Your goal -
From the first line of the listing to the last, set down everything exactly, but skip the images.

Start of Records for the exercise

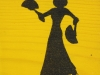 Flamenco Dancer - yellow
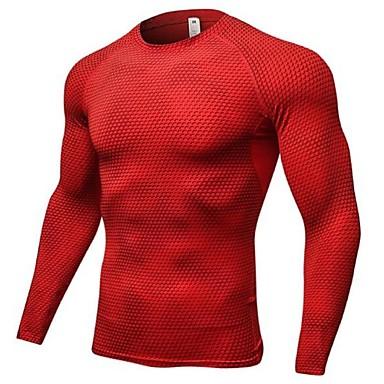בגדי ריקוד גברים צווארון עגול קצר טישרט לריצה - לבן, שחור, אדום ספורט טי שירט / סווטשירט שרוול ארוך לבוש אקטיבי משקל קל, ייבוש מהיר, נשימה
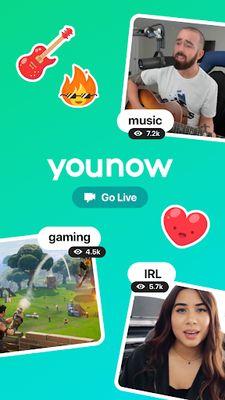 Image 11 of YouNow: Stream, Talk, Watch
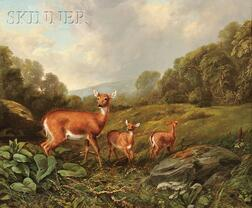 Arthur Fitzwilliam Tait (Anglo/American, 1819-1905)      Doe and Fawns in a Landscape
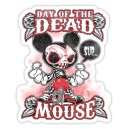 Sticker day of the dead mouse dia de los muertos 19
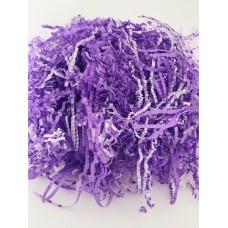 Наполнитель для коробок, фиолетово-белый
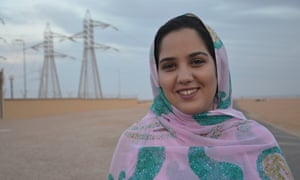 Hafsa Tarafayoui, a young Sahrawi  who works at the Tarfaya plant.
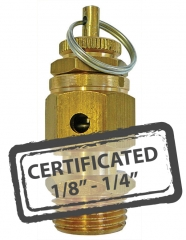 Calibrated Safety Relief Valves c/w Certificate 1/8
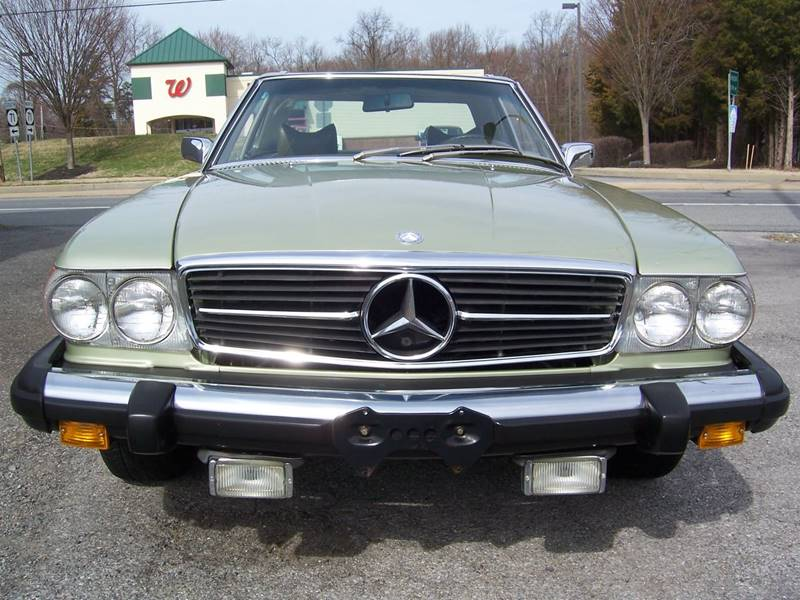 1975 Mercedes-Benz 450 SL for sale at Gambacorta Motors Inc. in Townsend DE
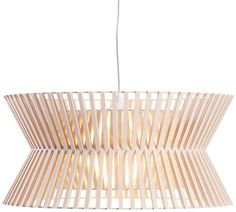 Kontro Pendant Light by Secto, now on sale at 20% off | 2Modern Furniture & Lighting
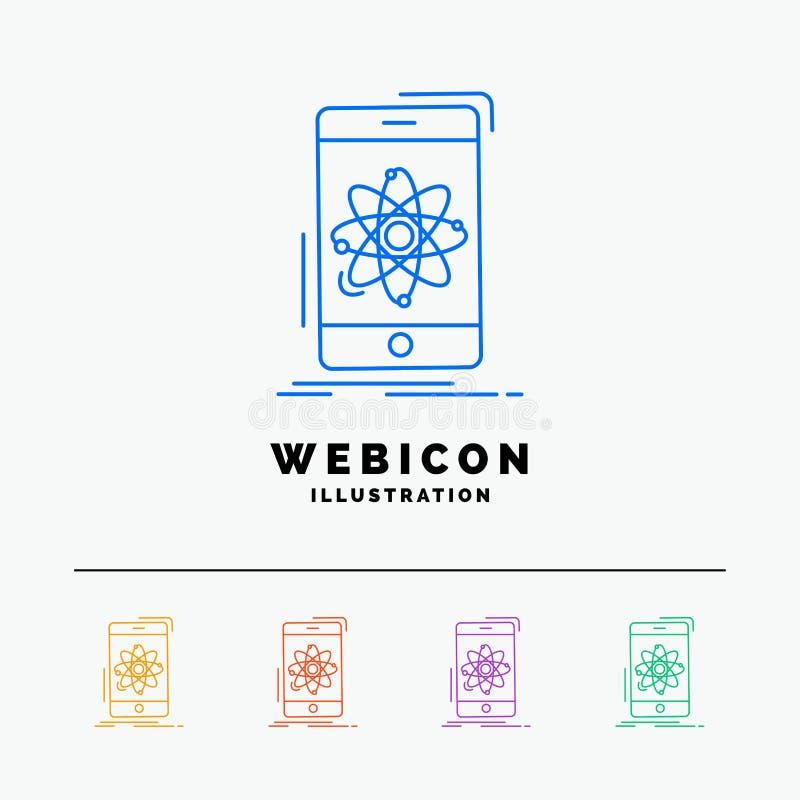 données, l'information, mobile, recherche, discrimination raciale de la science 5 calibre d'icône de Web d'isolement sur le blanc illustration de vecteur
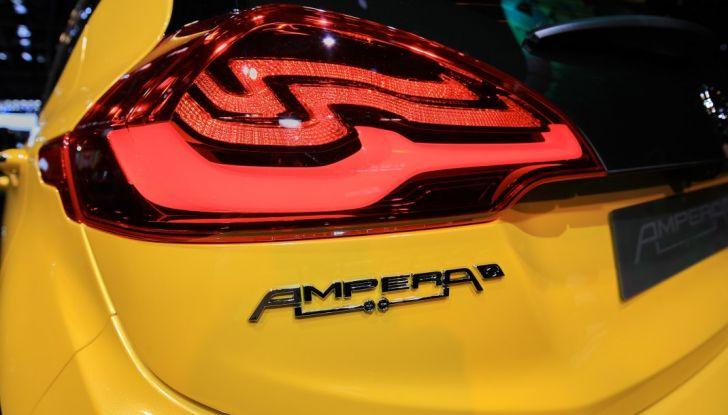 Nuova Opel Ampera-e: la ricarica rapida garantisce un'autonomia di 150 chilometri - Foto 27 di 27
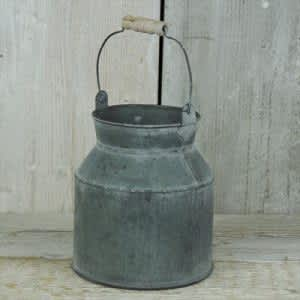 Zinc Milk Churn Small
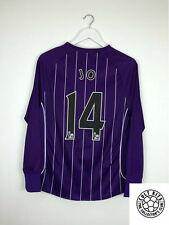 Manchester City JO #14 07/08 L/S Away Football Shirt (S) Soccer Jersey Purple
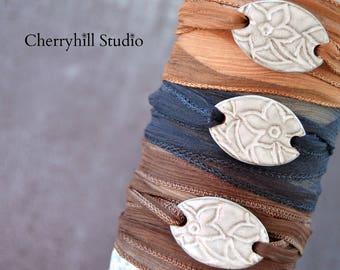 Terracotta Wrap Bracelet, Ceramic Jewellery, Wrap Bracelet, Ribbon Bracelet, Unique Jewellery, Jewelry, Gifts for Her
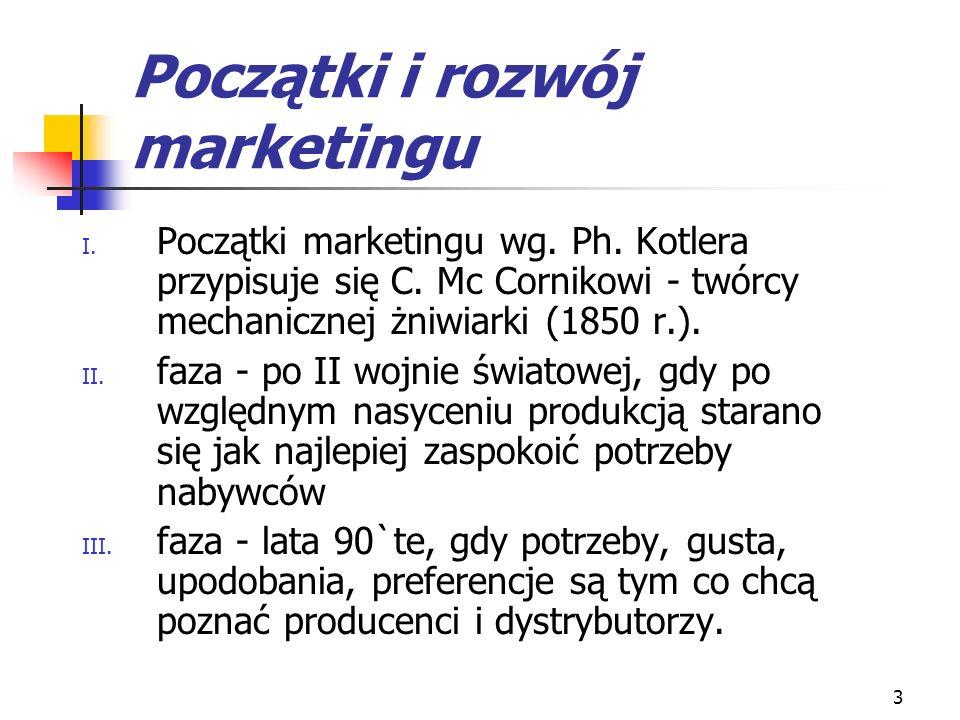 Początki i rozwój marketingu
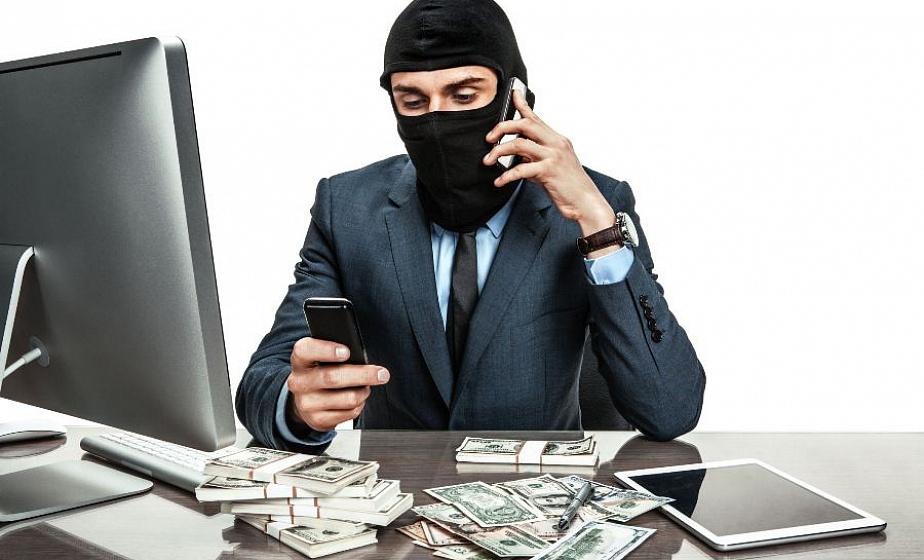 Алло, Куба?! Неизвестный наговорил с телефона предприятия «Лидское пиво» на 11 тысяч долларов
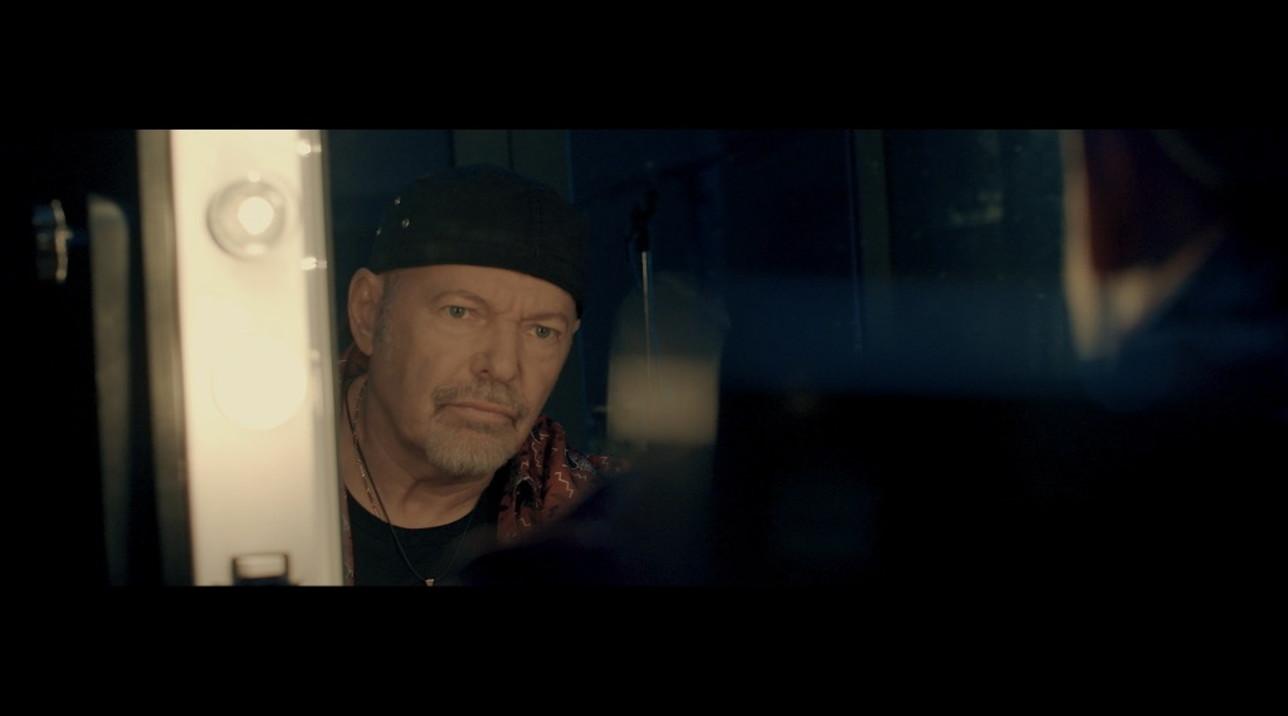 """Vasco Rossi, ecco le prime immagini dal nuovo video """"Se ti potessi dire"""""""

End of Records for the exercise

Response -
 Flamenco Dancer - yellow
בגדי ריקוד גברים צווארון עגול קצר טישרט לריצה - לבן, שחור, אדום ספורט טי שירט / סווטשירט שרוול ארוך לבוש אקטיבי משקל קל, ייבוש מהיר, נשימה
 Image 11 of YouNow: Stream, Talk, Watch
 Arthur Fitzwilliam Tait (Anglo/American, 1819-1905)      Doe and Fawns in a Landscape
 Sticker day of the dead mouse dia de los muertos 19
 Наполнитель для коробок, фиолетово-белый
 Hafsa Tarafayoui, a young Sahrawi  who works at the Tarfaya plant.
 Calibrated Safety Relief Valves c/w Certificate 1/8
 1975 Mercedes-Benz 450 SL for sale at Gambacorta Motors Inc. in Townsend DE
 Kontro Pendant Light by Secto, now on sale at 20% off | 2Modern Furniture & Lighting
 données, l'information, mobile, recherche, discrimination raciale de la science 5 calibre d'icône de Web d'isolement sur le blanc illustration de vecteur
 Nuova Opel Ampera-e: la ricarica rapida garantisce un'autonomia di 150 chilometri - Foto 27 di 27
 Zinc Milk Churn Small
 Manchester City JO #14 07/08 L/S Away Football Shirt (S) Soccer Jersey Purple
 Terracotta Wrap Bracelet, Ceramic Jewellery, Wrap Bracelet, Ribbon Bracelet, Unique Jewellery, Jewelry, Gifts for Her
 Początki i rozwój marketingu
 Алло, Куба?! Неизвестный наговорил с телефона предприятия «Лидское пиво» на 11 тысяч долларов
 """Vasco Rossi, ecco le prime immagini dal nuovo video """"Se ti potessi dire"""""""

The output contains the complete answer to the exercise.